Problems Indexing/Parsing Tibetan Text

2012-03-30 Thread Denis Brodeur
Hello, I'm currently working out some problems when searching for Tibetan
Characters.  More specifically: /u0f10-/u0f19.  We are using the
StandardAnalyzer (3.4) and I've narrowed the problem down to
StandardTokenizerImpl throwing away these characters i.e. in
getNextToken(), falls through  case1: /* Not numeric, word, ideographic,
hiragana, or SE Asian -- ignore it */. So, the question is: is this the
expected behaviour and if it is what would be the best way to go about
supporting code points that are not recognized by the StandardAnalyzer in a
general way?


Re: Problems Indexing/Parsing Tibetan Text

2012-03-30 Thread Robert Muir
On Fri, Mar 30, 2012 at 12:46 PM, Denis Brodeur denisbrod...@gmail.com wrote:
 Hello, I'm currently working out some problems when searching for Tibetan
 Characters.  More specifically: /u0f10-/u0f19.  We are using the

unicode doesn't consider most of these characters part of a word: most
are punctuation and symbols
(except 0f18 and 0f19 which are combining characters that combine with digits).

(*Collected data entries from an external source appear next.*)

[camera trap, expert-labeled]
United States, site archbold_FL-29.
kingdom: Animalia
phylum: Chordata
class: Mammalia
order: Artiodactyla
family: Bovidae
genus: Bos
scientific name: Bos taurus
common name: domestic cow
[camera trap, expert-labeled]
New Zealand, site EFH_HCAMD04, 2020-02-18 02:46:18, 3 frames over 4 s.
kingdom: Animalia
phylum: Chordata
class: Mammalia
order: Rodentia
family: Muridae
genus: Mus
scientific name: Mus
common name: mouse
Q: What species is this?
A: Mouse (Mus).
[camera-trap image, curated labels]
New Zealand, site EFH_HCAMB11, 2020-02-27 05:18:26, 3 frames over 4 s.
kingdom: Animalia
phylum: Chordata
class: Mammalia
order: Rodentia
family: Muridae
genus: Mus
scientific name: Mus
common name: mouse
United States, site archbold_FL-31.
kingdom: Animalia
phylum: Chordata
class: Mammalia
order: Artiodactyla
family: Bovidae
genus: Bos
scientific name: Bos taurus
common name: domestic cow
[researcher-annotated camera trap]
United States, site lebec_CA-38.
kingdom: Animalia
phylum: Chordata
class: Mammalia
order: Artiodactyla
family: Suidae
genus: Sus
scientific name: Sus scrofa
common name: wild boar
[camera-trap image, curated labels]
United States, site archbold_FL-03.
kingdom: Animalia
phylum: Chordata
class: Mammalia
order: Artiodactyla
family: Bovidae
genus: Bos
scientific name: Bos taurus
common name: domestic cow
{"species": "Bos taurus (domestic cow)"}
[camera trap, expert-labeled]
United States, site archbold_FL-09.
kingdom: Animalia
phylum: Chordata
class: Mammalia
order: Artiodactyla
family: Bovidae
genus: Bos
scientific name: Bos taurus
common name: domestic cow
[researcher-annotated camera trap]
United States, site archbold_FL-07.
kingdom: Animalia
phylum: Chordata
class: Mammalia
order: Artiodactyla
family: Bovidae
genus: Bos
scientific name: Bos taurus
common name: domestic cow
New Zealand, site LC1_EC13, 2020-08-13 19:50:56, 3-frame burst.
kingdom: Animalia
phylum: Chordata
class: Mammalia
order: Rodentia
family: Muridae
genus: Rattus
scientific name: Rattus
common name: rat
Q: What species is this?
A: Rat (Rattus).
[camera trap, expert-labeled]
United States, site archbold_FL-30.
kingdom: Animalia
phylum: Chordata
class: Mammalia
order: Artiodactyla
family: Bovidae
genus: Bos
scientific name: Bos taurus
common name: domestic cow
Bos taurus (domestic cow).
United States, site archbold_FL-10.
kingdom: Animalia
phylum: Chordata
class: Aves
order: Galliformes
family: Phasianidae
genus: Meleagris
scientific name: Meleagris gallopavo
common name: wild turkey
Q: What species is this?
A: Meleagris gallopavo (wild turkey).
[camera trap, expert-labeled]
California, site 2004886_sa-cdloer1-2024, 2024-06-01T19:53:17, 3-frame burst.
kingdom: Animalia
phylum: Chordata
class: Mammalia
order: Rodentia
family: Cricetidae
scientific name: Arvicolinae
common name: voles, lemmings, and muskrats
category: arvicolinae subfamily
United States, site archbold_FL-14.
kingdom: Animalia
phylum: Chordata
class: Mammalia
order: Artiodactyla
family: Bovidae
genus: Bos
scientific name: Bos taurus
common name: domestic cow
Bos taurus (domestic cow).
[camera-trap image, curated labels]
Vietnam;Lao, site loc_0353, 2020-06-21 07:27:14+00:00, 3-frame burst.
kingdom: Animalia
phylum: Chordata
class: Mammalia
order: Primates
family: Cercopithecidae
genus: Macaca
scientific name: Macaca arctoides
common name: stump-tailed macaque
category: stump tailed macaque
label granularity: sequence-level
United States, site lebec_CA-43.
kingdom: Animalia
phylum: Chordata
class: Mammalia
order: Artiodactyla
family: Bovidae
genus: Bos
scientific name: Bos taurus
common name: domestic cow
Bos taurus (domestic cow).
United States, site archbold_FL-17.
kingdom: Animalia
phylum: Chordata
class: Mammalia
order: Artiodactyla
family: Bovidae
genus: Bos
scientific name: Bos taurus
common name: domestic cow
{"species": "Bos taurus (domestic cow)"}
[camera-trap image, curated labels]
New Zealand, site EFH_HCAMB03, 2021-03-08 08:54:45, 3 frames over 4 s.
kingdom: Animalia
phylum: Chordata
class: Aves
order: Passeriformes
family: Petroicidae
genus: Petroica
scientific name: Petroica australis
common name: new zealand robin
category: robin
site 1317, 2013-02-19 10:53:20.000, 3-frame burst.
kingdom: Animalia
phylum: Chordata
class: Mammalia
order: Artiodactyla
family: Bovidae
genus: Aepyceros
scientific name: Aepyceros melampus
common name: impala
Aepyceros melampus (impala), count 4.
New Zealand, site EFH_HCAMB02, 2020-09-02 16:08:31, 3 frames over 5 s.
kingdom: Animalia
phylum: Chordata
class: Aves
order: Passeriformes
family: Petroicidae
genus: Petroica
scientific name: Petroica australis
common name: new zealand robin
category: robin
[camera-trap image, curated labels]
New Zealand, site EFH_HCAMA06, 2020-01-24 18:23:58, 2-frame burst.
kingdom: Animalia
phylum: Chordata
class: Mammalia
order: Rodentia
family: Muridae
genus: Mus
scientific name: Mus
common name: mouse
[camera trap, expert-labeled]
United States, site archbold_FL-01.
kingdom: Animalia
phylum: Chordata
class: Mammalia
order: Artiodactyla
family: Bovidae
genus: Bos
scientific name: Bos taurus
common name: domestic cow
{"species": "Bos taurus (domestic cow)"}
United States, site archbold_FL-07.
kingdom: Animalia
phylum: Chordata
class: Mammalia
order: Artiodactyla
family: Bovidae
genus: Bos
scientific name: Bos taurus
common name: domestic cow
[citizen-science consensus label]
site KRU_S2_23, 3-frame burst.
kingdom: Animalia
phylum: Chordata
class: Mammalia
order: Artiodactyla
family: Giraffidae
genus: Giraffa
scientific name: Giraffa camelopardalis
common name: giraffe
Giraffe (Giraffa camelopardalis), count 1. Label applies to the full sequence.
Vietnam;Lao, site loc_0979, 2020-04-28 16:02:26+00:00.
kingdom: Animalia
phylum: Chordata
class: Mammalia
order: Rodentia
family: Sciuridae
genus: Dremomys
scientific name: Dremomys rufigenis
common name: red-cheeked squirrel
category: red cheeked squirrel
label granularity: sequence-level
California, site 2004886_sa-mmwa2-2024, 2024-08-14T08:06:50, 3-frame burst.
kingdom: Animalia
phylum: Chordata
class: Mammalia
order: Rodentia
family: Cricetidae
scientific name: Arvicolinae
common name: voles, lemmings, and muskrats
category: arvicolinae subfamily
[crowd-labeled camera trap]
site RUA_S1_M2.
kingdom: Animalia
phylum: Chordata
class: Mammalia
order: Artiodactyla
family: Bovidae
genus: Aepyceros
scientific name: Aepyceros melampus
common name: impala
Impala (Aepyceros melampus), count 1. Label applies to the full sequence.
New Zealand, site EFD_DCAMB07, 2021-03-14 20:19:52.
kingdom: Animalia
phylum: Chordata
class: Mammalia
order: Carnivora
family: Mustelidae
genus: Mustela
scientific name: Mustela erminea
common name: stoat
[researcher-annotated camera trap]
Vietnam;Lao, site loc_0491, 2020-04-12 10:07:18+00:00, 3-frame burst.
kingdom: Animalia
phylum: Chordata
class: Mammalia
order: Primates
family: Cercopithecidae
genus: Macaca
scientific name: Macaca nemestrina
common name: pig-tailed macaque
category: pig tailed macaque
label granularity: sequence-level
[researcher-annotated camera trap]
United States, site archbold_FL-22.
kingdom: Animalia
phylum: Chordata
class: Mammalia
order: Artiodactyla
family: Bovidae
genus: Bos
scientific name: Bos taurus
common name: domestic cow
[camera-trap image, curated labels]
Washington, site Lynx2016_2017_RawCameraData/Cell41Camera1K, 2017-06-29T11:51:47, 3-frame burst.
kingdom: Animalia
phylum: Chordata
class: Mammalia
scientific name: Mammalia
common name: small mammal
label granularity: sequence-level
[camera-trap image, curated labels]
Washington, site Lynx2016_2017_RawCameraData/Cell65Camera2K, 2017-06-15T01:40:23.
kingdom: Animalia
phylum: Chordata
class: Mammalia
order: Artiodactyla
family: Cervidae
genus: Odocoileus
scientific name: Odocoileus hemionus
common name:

for example 0f14 is a text delimiter.

in general standardtokenizer discards punctuation and is geared at
word boundaries, just like
you would have trouble searching on characters like '(', etc in
english. So i think its totally expected.

-- 
lucidimagination.com

-
To unsubscribe, e-mail: java-user-unsubscr...@lucene.apache.org
For additional commands, e-mail: java-user-h...@lucene.apache.org



Re: Problems Indexing/Parsing Tibetan Text

2012-03-30 Thread Denis Brodeur
Thanks Robert.  That makes sense.  Do you have a link handy where I can
find this information? i.e. word boundary/punctuation for any unicode
character set?

On Fri, Mar 30, 2012 at 12:57 PM, Robert Muir rcm...@gmail.com wrote:

 On Fri, Mar 30, 2012 at 12:46 PM, Denis Brodeur denisbrod...@gmail.com
 wrote:
  Hello, I'm currently working out some problems when searching for Tibetan
  Characters.  More specifically: /u0f10-/u0f19.  We are using the

 unicode doesn't consider most of these characters part of a word: most
 are punctuation and symbols
 (except 0f18 and 0f19 which are combining characters that combine with
 digits).

 for example 0f14 is a text delimiter.

 in general standardtokenizer discards punctuation and is geared at
 word boundaries, just like
 you would have trouble searching on characters like '(', etc in
 english. So i think its totally expected.

 --
 lucidimagination.com

 -
 To unsubscribe, e-mail: java-user-unsubscr...@lucene.apache.org
 For additional commands, e-mail: java-user-h...@lucene.apache.org




Re: Problems Indexing/Parsing Tibetan Text

2012-03-30 Thread Benson Margulies
fileformat.info

On Mar 30, 2012, at 1:04 PM, Denis Brodeur denisbrod...@gmail.com wrote:

 Thanks Robert.  That makes sense.  Do you have a link handy where I can
 find this information? i.e. word boundary/punctuation for any unicode
 character set?

 On Fri, Mar 30, 2012 at 12:57 PM, Robert Muir rcm...@gmail.com wrote:

 On Fri, Mar 30, 2012 at 12:46 PM, Denis Brodeur denisbrod...@gmail.com
 wrote:
 Hello, I'm currently working out some problems when searching for Tibetan
 Characters.  More specifically: /u0f10-/u0f19.  We are using the

 unicode doesn't consider most of these characters part of a word: most
 are punctuation and symbols
 (except 0f18 and 0f19 which are combining characters that combine with
 digits).

 for example 0f14 is a text delimiter.

 in general standardtokenizer discards punctuation and is geared at
 word boundaries, just like
 you would have trouble searching on characters like '(', etc in
 english. So i think its totally expected.

 --
 lucidimagination.com

 -
 To unsubscribe, e-mail: java-user-unsubscr...@lucene.apache.org
 For additional commands, e-mail: java-user-h...@lucene.apache.org



-
To unsubscribe, e-mail: java-user-unsubscr...@lucene.apache.org
For additional commands, e-mail: java-user-h...@lucene.apache.org



Re: Problems Indexing/Parsing Tibetan Text

2012-03-30 Thread Robert Muir
On Fri, Mar 30, 2012 at 1:03 PM, Denis Brodeur denisbrod...@gmail.com wrote:
 Thanks Robert.  That makes sense.  Do you have a link handy where I can
 find this information? i.e. word boundary/punctuation for any unicode
 character set?


yeah, usually i use
http://unicode.org/cldr/utility/list-unicodeset.jsp?a=[\u0f10-\u0f19]g=

you can then click on a character and see all of its properties easily.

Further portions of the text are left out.